[Begin EXTRACTED ENTRIES]

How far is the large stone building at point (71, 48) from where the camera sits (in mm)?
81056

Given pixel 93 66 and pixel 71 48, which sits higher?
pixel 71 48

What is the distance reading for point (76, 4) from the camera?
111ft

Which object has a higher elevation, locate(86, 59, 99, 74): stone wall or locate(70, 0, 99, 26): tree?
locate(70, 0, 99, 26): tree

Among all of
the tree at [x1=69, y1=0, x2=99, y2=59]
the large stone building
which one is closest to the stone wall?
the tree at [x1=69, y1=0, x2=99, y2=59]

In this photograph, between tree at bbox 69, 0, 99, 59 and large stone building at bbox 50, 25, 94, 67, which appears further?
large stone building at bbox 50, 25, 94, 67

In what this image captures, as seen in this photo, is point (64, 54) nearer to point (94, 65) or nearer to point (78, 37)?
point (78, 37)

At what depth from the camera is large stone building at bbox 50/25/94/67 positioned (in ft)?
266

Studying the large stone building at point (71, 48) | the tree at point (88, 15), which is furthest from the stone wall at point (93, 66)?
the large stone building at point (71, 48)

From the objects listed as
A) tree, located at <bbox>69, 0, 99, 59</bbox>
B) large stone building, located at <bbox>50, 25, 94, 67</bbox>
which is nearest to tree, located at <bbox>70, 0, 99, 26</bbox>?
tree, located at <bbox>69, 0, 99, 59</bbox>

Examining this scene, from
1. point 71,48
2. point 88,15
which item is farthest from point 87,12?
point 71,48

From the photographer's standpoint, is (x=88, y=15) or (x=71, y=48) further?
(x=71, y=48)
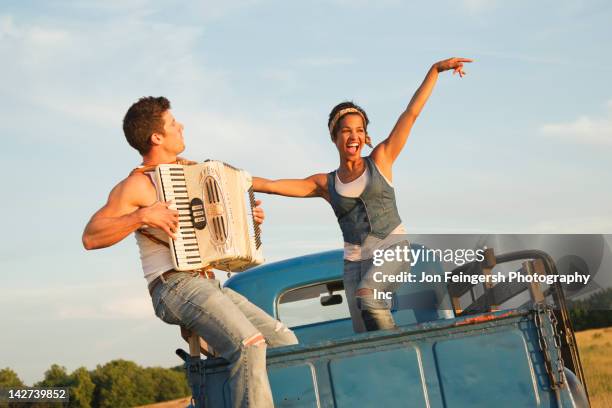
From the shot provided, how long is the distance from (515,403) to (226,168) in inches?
85.1

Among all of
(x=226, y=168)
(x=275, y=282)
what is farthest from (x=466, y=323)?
(x=275, y=282)

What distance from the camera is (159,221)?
4.57 metres

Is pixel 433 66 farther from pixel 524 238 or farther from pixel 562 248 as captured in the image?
pixel 562 248

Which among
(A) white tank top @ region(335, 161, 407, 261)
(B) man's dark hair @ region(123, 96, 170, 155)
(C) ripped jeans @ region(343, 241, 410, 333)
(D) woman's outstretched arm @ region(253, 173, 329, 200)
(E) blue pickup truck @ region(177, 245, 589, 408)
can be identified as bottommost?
(E) blue pickup truck @ region(177, 245, 589, 408)

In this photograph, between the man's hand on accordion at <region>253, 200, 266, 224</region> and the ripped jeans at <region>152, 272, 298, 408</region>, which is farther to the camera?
the man's hand on accordion at <region>253, 200, 266, 224</region>

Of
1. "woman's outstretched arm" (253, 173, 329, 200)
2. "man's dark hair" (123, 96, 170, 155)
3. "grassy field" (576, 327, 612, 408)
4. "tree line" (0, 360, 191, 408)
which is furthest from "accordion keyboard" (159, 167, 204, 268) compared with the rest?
"tree line" (0, 360, 191, 408)

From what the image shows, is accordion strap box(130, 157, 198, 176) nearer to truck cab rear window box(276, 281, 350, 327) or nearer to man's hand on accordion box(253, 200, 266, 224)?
man's hand on accordion box(253, 200, 266, 224)

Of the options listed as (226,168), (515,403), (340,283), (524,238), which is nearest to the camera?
(515,403)

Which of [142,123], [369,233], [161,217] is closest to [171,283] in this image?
[161,217]

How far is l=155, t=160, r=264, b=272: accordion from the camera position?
4.75 m

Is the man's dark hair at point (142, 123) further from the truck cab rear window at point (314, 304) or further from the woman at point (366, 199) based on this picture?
the truck cab rear window at point (314, 304)

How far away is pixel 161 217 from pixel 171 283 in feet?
1.22

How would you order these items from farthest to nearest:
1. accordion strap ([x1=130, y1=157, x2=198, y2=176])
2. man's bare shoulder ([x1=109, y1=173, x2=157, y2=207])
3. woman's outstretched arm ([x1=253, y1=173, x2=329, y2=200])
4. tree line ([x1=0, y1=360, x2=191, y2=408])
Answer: tree line ([x1=0, y1=360, x2=191, y2=408])
woman's outstretched arm ([x1=253, y1=173, x2=329, y2=200])
accordion strap ([x1=130, y1=157, x2=198, y2=176])
man's bare shoulder ([x1=109, y1=173, x2=157, y2=207])

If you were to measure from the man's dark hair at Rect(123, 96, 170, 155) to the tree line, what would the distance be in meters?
14.8
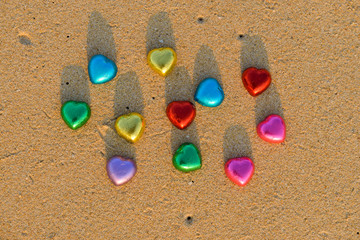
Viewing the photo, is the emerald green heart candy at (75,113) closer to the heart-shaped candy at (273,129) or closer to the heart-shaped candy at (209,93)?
the heart-shaped candy at (209,93)

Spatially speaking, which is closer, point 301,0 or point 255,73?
point 255,73

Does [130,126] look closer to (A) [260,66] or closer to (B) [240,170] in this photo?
(B) [240,170]

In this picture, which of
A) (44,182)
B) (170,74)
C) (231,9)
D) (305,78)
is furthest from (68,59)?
(305,78)

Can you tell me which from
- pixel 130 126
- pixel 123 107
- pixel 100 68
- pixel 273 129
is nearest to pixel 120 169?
pixel 130 126

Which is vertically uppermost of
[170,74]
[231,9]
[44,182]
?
[231,9]

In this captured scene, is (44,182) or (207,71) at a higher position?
(207,71)

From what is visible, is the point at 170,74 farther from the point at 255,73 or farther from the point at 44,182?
the point at 44,182
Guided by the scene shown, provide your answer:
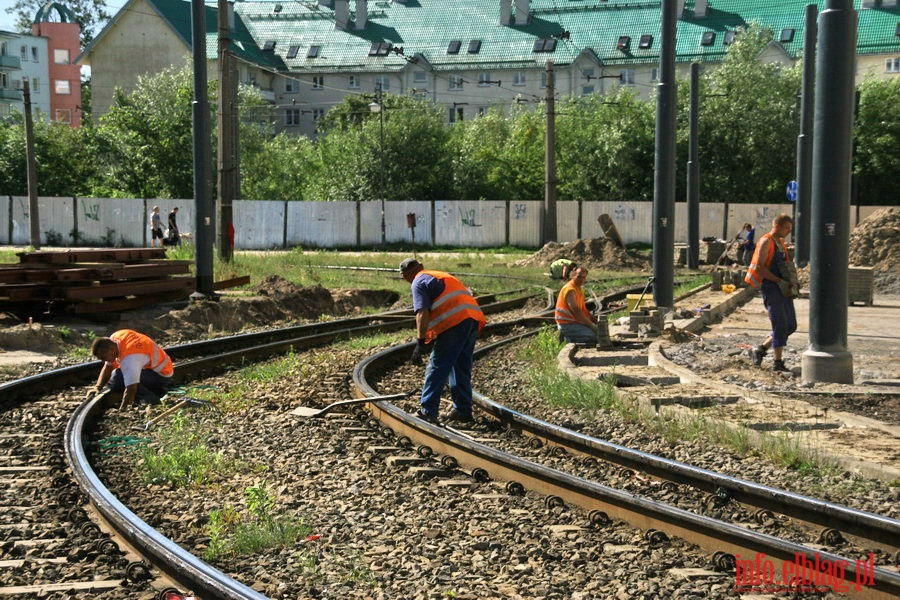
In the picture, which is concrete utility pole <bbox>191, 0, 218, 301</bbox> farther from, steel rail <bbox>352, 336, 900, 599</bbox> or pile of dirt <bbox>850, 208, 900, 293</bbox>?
pile of dirt <bbox>850, 208, 900, 293</bbox>

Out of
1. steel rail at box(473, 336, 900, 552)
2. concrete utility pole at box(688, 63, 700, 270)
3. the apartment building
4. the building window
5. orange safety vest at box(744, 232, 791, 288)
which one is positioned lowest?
steel rail at box(473, 336, 900, 552)

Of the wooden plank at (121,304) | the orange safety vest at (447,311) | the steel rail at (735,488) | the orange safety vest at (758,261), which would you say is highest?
the orange safety vest at (758,261)

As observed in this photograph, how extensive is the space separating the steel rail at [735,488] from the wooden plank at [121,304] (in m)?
10.0

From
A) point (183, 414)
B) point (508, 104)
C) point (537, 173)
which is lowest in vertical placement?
point (183, 414)

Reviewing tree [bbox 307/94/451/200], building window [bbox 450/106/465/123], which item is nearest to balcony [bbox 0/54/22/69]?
building window [bbox 450/106/465/123]

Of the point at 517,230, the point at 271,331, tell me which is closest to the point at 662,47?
the point at 271,331

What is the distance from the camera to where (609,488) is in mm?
6910

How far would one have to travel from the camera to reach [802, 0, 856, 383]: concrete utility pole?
11.3 metres

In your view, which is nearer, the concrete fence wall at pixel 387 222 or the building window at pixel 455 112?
the concrete fence wall at pixel 387 222

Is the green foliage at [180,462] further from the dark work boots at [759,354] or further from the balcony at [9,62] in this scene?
the balcony at [9,62]

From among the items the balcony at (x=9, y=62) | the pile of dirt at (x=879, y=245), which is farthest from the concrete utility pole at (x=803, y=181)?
the balcony at (x=9, y=62)

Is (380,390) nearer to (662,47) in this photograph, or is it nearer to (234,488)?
(234,488)

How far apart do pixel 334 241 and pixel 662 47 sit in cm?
3166

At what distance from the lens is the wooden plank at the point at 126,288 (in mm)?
16953
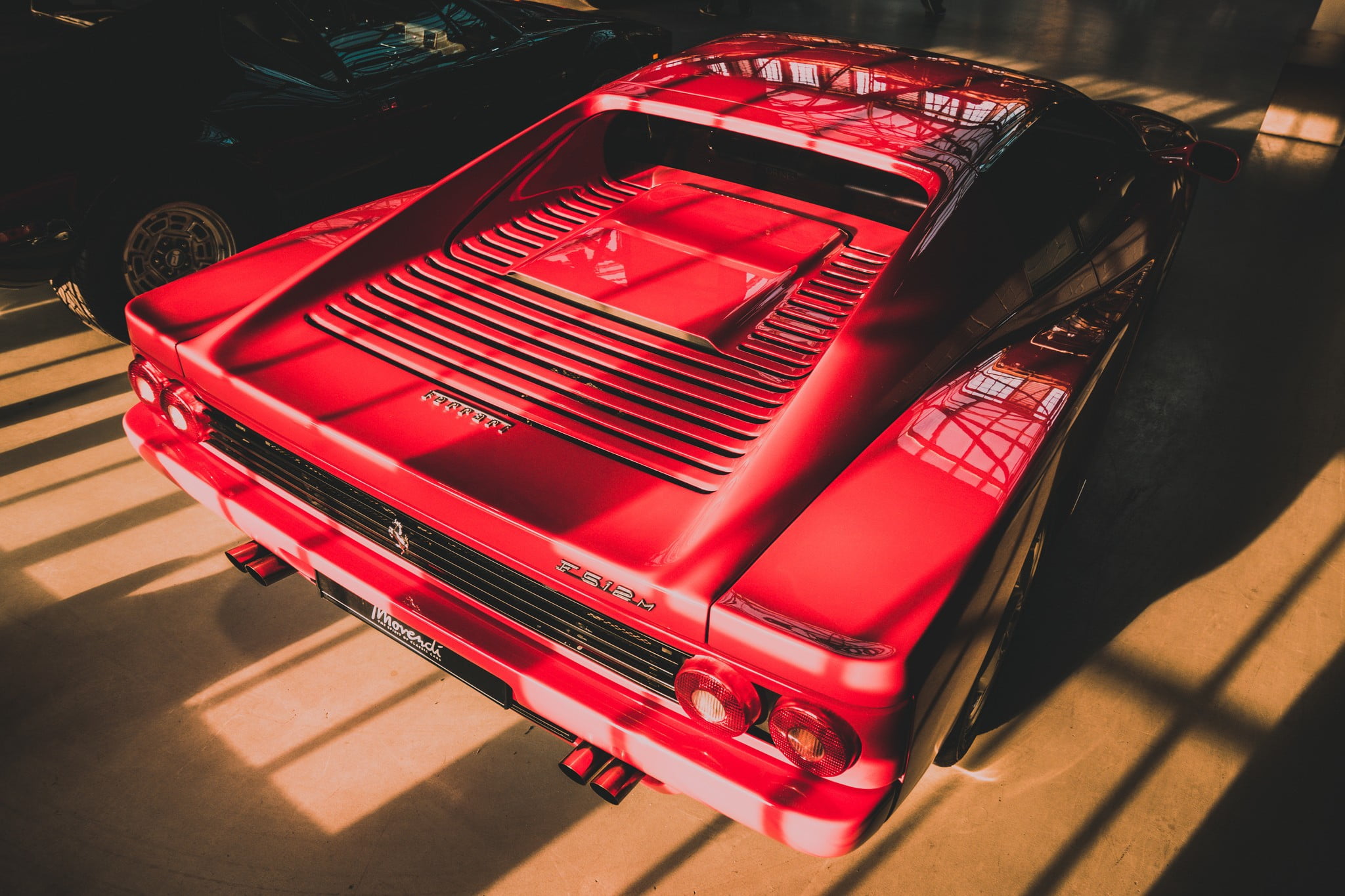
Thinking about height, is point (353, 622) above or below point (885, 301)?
below

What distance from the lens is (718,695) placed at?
4.68ft

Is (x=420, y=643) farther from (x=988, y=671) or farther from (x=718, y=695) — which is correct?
(x=988, y=671)

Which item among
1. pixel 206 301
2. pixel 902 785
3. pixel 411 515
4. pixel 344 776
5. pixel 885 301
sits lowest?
pixel 344 776

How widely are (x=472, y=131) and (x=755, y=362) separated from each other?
9.82ft

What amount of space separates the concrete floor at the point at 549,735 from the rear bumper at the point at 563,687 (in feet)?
1.25

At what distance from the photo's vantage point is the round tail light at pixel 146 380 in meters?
2.07

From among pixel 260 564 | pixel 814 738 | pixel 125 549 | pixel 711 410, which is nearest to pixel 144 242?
pixel 125 549

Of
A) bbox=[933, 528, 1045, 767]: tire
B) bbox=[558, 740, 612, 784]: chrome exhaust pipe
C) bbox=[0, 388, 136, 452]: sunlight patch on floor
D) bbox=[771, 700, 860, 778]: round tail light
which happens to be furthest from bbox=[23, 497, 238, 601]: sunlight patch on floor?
bbox=[933, 528, 1045, 767]: tire

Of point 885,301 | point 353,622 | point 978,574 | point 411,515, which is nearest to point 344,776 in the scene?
point 353,622

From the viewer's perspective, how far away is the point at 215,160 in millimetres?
3488

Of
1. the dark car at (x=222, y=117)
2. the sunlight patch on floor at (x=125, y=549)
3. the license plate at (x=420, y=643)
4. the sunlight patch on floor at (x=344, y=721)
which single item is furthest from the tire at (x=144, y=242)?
the license plate at (x=420, y=643)

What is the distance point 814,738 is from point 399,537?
3.01 ft

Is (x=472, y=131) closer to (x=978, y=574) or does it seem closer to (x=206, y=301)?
(x=206, y=301)

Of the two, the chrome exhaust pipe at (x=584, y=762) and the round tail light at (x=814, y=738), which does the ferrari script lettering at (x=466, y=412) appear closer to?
the chrome exhaust pipe at (x=584, y=762)
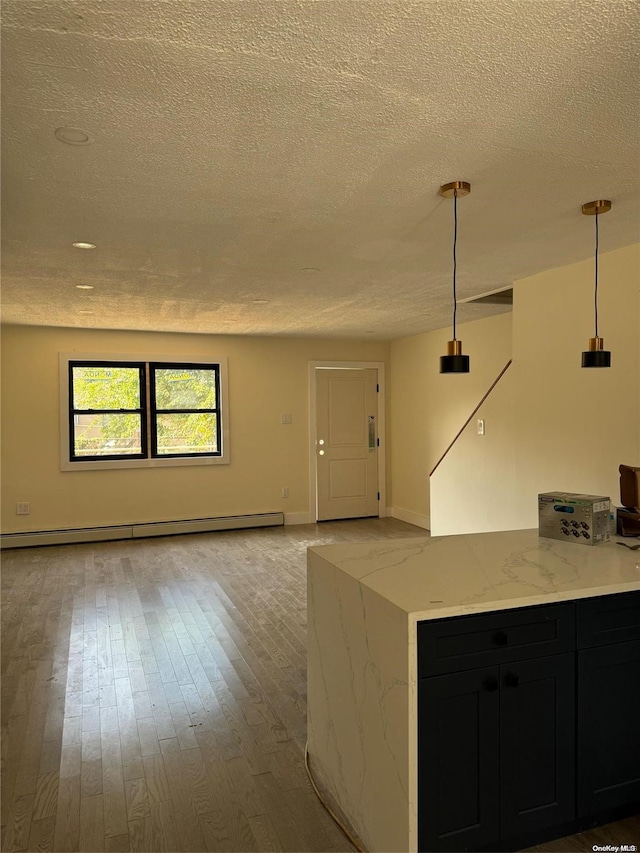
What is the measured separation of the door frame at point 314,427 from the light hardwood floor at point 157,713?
2.39 meters

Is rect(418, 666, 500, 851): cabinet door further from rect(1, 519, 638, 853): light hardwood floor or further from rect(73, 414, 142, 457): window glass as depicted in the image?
rect(73, 414, 142, 457): window glass

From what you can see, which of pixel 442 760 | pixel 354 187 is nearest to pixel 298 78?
pixel 354 187

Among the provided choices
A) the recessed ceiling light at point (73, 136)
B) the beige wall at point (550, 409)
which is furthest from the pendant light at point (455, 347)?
the recessed ceiling light at point (73, 136)

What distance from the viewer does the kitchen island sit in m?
1.71

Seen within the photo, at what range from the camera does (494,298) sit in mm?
4918

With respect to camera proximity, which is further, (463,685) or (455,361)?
(455,361)

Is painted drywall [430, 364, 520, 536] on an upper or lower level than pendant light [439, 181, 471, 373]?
lower

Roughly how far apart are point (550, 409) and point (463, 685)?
257 centimetres

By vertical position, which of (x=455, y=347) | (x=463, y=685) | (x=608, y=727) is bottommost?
(x=608, y=727)

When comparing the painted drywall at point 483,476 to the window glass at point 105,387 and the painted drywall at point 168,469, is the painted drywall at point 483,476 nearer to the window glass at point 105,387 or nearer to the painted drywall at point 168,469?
the painted drywall at point 168,469

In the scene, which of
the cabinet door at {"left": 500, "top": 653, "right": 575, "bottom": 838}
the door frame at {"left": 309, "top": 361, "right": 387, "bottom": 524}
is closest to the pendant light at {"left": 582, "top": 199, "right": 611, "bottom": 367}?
the cabinet door at {"left": 500, "top": 653, "right": 575, "bottom": 838}

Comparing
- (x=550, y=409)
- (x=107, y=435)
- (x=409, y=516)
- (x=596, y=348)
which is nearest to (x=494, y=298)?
(x=550, y=409)

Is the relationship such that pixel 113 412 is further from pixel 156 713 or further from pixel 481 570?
pixel 481 570

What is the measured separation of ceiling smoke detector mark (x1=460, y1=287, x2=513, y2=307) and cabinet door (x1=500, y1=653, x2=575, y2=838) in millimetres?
3262
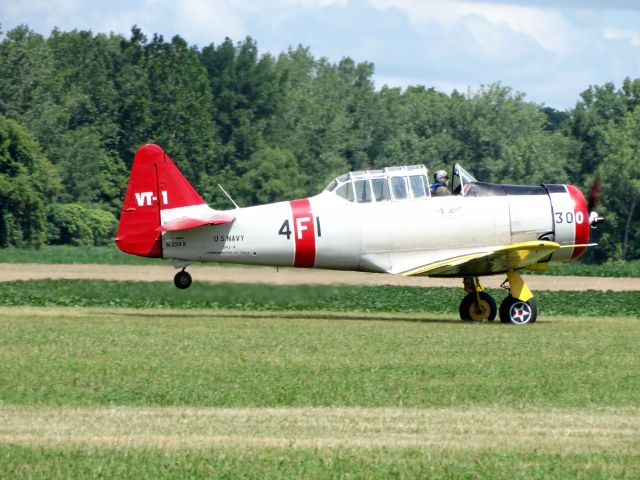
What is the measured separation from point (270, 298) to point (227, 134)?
68659 mm

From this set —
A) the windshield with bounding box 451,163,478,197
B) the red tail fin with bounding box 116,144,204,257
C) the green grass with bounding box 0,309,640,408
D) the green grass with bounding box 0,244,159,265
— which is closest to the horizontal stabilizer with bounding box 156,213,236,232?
the red tail fin with bounding box 116,144,204,257

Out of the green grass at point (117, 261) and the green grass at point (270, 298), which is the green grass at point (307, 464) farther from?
the green grass at point (117, 261)

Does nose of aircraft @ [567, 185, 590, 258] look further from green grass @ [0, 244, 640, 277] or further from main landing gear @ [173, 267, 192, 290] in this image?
green grass @ [0, 244, 640, 277]

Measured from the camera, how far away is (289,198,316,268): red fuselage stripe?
21.1 meters

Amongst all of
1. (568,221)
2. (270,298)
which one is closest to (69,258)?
Result: (270,298)

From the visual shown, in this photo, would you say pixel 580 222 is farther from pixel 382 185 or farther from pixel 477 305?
pixel 382 185

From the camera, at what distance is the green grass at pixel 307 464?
9.17 metres

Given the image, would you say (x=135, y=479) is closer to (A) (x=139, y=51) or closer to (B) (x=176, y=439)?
(B) (x=176, y=439)

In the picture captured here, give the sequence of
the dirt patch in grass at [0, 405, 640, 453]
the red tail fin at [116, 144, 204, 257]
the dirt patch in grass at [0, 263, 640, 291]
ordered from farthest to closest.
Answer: the dirt patch in grass at [0, 263, 640, 291]
the red tail fin at [116, 144, 204, 257]
the dirt patch in grass at [0, 405, 640, 453]

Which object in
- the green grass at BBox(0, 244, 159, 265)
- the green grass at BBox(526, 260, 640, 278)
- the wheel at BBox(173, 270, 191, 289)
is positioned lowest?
the green grass at BBox(526, 260, 640, 278)

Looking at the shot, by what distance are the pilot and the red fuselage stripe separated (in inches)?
90.1

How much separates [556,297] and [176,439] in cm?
2035

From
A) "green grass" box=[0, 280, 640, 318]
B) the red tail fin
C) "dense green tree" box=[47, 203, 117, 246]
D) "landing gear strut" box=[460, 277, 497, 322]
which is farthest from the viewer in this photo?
"dense green tree" box=[47, 203, 117, 246]

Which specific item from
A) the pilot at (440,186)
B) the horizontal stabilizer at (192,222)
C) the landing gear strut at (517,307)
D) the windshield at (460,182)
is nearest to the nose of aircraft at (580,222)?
the landing gear strut at (517,307)
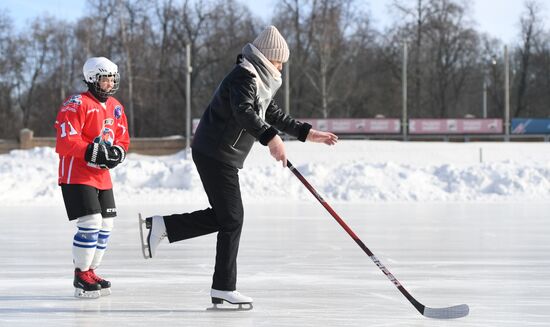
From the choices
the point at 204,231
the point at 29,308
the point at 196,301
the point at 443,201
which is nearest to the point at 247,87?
the point at 204,231

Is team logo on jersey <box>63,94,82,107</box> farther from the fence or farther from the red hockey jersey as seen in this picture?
the fence

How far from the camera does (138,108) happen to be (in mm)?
48625

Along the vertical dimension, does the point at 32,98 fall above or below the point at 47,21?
below

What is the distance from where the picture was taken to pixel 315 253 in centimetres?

[End EXTRACTED ENTRIES]

Please rename "pendant light" to "ceiling lamp" in the listing lines, starting at the line that has "Is painted drywall" and ending after the line that has "257 centimetres". Leave everything else unchanged.

Is painted drywall [430, 364, 520, 536] on an upper or lower level than ceiling lamp [439, 181, 471, 373]?
lower

Roughly how far apart are point (550, 409) and point (463, 685)?
257 centimetres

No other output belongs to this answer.